A Win-Win for Participants and Sponsors Alike
Although widely adopted by larger employers, financial wellness programs still haven’t reached most of the American workforce. But workplaces that do have them report a strong positive impact. In our recent survey of plan sponsors, employers with these programs report that their employees are more engaged and productive, which we believe helps improve their financial knowledge, confidence and the likelihood that they’ll retire when they want (Display).
Learning Your Way to a Better Financial Life
With all their advantages and ability to help, financial wellness programs are needed more than ever. While they’re considered supplemental offerings, there’s nothing supplemental about the positive influence they can have. The key is to offer a wide choice of subjects that reach a diverse employee base with varying financial acumen and different financial needs.
In choosing what programs to offer, it could be helpful to query employees on their topics of interest, which can improve engagement. Older employees, for example, may appreciate topics like how to take retirement income and understanding long-term health insurance, while younger workers are possibly more interested in deciphering credit scores, managing debt and budgeting. Saving for a child’s college costs and considering when to pick a financial advisor would likely spark wider interest.
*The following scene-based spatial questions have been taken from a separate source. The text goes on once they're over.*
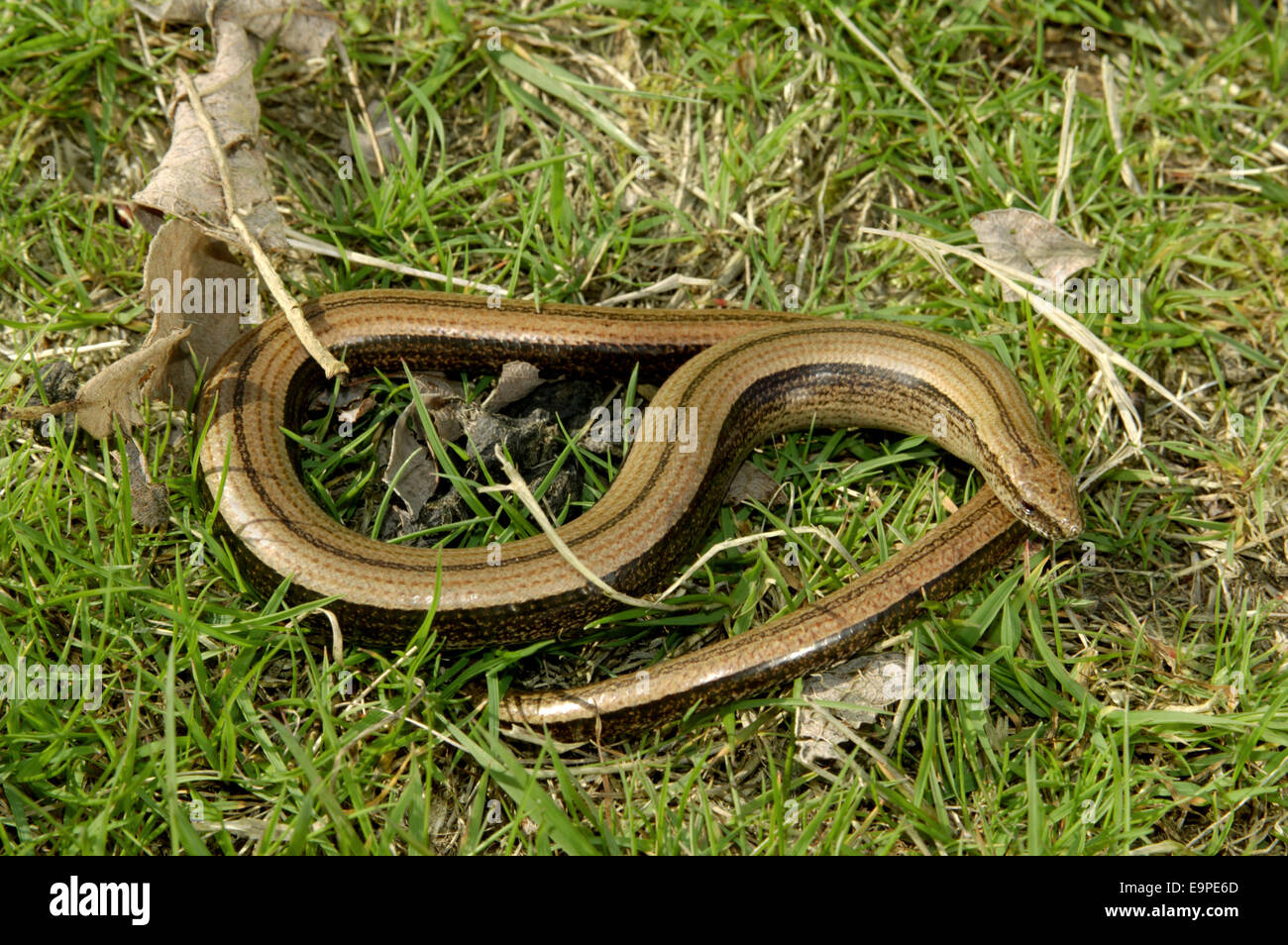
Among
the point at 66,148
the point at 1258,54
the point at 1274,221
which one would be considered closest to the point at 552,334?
the point at 66,148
On average, financial wellness program participants tend to skew white and male with higher incomes. This underscores the opportunity and need (i.e., lack of accessibility) among financially at-risk workers, who are mostly women, people of color and lower earners. These demographics tightly align with comfort and trust levels in the employers providing such programs, according to the Defined Contribution Institutional Investment Association. That is, the people who trust their employers the least are the ones who need financial wellness help the most. Based on this, financial wellness programs need to speak to a broader employee population, but also stay relevant to different and underserved segments within it.
Roadmap to Financial Wellness Starts at Solid Engagement
An employee’s interest in a topic and comfort with how the program is delivered—and who is offering it—can set the tone and engagement too. So, employers must appreciate even small nuances among their audiences.
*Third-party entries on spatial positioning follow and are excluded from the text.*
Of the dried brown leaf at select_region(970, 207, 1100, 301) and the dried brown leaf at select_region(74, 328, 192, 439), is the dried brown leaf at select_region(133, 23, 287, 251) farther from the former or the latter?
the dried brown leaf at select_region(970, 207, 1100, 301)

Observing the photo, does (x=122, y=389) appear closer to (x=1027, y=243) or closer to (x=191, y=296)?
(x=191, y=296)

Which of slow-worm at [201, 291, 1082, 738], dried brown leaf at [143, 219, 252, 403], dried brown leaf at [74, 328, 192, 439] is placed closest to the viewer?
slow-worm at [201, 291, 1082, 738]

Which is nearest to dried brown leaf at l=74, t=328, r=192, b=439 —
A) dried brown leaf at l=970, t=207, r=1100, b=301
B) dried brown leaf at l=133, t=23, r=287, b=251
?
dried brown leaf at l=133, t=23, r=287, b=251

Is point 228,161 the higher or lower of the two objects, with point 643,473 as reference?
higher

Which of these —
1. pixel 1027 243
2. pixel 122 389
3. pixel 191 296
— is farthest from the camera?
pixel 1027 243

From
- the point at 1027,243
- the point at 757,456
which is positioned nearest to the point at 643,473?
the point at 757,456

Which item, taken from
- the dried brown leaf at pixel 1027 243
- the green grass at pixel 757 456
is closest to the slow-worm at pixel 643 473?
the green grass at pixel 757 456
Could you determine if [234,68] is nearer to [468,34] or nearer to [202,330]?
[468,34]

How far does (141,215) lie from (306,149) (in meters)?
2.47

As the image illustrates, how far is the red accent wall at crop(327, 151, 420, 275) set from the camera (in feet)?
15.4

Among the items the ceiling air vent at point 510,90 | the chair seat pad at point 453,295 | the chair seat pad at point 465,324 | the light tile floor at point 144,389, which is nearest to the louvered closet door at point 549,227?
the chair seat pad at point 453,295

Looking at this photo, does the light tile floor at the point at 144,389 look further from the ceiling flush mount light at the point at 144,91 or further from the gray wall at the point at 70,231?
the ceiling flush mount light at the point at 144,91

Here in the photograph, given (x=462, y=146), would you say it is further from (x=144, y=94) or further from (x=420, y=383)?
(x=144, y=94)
Effective financial wellness programs identify and fill knowledge gaps across all employee segments. Knowing participants and what they want can really help, and workplace surveys are a good place to start.
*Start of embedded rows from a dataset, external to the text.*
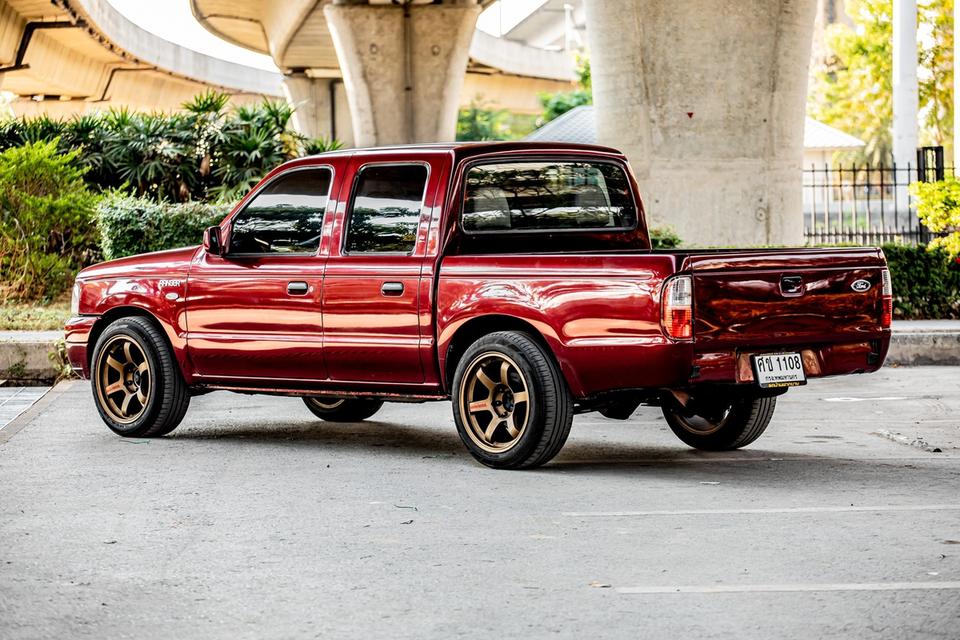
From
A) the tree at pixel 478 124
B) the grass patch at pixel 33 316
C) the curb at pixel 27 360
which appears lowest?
the curb at pixel 27 360

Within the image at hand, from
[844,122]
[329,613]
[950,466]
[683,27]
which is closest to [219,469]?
[329,613]

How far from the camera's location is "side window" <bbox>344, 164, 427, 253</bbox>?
29.8 ft

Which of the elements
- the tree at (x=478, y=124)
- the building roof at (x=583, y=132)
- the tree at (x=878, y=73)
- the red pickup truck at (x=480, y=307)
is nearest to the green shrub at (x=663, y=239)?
the red pickup truck at (x=480, y=307)

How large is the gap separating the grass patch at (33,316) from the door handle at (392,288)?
25.5 ft

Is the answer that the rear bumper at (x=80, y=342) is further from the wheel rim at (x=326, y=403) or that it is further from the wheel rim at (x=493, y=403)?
the wheel rim at (x=493, y=403)

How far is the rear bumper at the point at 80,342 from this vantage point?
34.6 feet

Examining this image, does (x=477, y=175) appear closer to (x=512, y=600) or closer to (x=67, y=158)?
(x=512, y=600)

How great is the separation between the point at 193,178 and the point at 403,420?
38.5 feet

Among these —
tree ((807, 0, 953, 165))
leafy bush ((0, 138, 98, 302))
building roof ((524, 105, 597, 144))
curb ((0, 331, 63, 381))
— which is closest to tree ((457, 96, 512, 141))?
tree ((807, 0, 953, 165))

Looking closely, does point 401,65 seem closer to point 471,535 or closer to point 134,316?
point 134,316

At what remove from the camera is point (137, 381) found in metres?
10.3

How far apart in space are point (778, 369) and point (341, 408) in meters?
3.86

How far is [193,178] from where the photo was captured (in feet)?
72.3

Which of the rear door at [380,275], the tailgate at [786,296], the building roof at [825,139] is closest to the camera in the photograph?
the tailgate at [786,296]
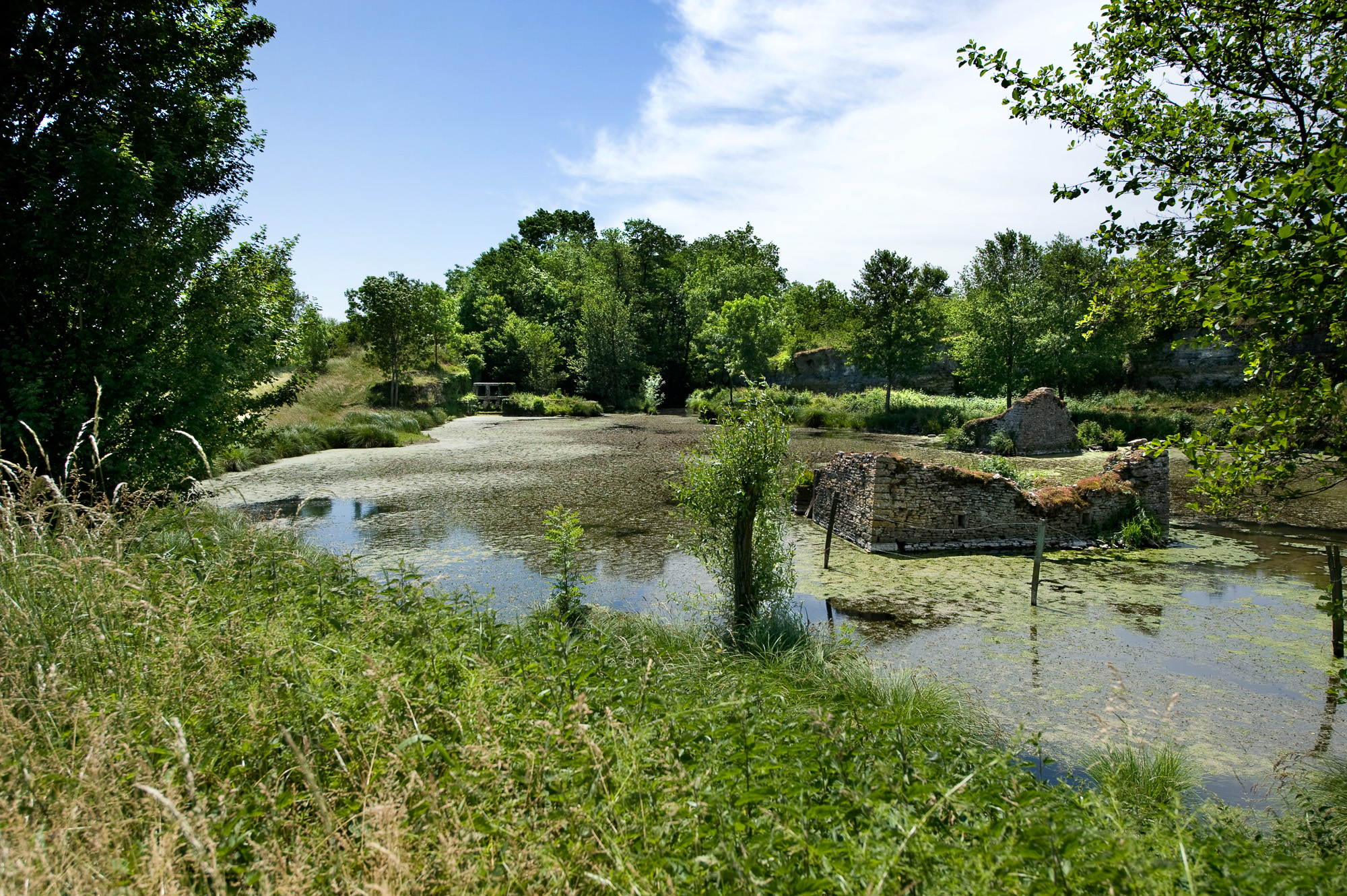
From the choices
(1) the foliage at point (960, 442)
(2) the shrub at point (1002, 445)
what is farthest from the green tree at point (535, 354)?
(2) the shrub at point (1002, 445)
Offering programs across different media helps drive engagement too, because not all employees like to learn the same way. For example, employees may be uncomfortable sharing their financial challenges, like reducing debt, openly in a group session, but they would more likely benefit from a virtual webinar watched in private or a one-on-one experience with a financial expert.
Over the many years we have surveyed plan participants, we’ve seen workers continue to struggle with financial wellness. Our findings this year are especially profound and shed even more light on those most affected and the topics most needed. But now it’s up to plan sponsors to take the next steps to build a higher level of financial savviness that workers can take all the way to retirement.
Jennifer DeLong is Managing Director, Head—Defined Contribution at AB.
Heather Balley is Director of Participant Communications—Defined Contribution at AB.
The views expressed herein do not constitute research, investment advice or trade recommendations and do not necessarily represent the views of all AB portfolio-management teams and are subject to revision over time.